| > The complexity of the formula and the "striking features" of the graph only demonstrate that operations defined in one base (AND is nothing but multiplication in base 2) may behave in complex and non obvious ways in other bases. I'd go a little further: the complexity of the formula only demonstrates that trying to fit a square peg (bitwise boolean algebra) into a round hole (numeric algebra) can cause things to get complicated. In particular, the author seems to think that "math" means "numbers": > the AND function is in fact mathematically non-trivial: > The mathematical equivalent of AND > Now, if you find that function dreadful — I am with you.
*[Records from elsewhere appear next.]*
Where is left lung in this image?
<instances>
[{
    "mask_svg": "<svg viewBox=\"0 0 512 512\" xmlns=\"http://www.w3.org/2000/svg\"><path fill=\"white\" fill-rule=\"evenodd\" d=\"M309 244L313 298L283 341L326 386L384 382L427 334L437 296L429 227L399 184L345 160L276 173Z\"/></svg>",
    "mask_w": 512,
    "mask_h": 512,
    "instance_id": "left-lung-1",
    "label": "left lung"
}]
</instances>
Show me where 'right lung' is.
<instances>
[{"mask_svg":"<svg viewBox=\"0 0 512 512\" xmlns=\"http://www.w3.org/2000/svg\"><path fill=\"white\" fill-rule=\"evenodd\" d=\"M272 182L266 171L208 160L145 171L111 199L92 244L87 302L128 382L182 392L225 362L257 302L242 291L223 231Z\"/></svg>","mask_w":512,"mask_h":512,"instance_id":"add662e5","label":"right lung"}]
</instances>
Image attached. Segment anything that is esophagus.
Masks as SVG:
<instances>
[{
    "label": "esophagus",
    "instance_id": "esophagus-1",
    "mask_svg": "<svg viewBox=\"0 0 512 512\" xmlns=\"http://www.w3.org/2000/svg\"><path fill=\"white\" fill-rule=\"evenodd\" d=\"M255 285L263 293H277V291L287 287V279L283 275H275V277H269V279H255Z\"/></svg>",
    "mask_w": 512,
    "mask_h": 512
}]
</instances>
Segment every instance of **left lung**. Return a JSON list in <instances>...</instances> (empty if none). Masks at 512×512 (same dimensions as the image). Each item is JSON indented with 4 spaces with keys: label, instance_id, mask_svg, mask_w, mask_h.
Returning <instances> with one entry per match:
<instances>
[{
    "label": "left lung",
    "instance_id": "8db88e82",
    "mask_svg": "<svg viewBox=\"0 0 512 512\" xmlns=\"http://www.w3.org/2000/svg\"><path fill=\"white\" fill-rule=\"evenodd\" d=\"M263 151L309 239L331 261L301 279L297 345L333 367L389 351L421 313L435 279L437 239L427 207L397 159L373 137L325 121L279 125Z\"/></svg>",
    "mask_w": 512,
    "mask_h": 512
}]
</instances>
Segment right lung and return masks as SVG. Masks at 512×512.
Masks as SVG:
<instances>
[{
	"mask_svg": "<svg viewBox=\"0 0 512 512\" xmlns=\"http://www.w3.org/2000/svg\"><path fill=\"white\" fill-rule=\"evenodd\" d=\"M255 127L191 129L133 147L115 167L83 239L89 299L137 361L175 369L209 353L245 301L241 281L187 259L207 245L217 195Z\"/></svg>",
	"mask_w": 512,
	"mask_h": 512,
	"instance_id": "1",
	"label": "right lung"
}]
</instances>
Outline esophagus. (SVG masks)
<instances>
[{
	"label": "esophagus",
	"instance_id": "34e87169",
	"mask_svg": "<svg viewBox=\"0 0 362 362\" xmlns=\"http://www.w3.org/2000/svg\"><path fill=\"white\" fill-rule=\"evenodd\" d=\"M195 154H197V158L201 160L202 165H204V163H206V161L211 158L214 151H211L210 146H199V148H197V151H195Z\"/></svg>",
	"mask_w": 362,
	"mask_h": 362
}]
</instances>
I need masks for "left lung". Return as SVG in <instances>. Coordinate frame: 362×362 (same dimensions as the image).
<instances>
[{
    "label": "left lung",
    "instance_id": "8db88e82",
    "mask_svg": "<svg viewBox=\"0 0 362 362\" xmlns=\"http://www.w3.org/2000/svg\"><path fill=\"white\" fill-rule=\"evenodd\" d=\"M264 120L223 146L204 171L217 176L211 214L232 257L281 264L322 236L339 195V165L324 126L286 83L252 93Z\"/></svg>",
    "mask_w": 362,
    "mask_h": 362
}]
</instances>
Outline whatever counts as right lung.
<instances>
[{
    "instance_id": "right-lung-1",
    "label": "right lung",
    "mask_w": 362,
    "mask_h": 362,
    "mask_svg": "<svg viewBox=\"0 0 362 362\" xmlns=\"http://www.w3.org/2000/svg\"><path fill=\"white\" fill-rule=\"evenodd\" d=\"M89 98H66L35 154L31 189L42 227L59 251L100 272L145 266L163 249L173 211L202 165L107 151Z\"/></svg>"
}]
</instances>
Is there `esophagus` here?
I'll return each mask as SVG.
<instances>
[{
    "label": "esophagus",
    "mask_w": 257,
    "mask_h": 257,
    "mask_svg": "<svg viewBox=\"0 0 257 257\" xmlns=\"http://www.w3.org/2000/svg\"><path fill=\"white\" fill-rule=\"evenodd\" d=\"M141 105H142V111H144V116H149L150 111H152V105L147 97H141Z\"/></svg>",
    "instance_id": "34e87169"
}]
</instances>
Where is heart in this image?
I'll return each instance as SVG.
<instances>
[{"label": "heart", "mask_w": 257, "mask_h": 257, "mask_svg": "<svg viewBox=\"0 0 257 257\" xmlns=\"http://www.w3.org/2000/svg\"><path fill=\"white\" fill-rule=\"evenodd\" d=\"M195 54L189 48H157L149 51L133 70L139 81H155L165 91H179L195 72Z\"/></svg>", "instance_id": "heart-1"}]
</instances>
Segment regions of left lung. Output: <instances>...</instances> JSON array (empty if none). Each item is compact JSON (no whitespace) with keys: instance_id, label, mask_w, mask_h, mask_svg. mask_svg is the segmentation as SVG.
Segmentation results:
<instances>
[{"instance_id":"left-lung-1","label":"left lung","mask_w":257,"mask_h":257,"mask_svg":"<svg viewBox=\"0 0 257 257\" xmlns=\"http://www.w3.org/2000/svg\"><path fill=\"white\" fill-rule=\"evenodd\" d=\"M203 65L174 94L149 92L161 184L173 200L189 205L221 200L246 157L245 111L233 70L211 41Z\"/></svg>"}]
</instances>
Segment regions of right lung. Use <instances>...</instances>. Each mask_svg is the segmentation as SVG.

When I first wrote it down, I found it both complicated and unhelpful; after formulating it, my mind was no closer to understanding the kind of pattern the AND function followed, if any. > Ignoring the complex math formula above, we can still find a number of interesting properties regarding the AND function. This implies that bitwise boolean algebra is somehow 'not math', and the complex formula somehow 'is math'. In fact math can deal with anything that's precisely defined, and includes fields like geometry, topology, logic, category theory, universal algebra, set theory, type theory, etc. which aren't particularly related to numbers. Whilst we could represent, say, logic, using a numerical formula (e.g. based on Goedel numbers) it's usually the wrong thing to do ;) I think this may be a side-effect of the poor state of math education; i.e. we're taught to perform numerical calculations and not much else. :( |
AND is not multiplication in base 2 :)
The point of the article was to make sense of the apparent complicatedness of the math formula through nice visuals that help humans understand what AND does number-wise.
I may have used the terms math vs. numbers loosely, but this seemed to be the terms most people would understand - and a vocabulary used in other places (Wikipedia, though maybe hardly a reference?). I have tried to explain my "bit string" vs "number" approach [in this other article](https://medium.com/biffures/bits-101-120f75aeb75a#.gz4ka3t7k) if you are interested.
Really not implying that boolean algebra is not math though - and I am pretty sure this has nothing to do with the 'poor state of math education'.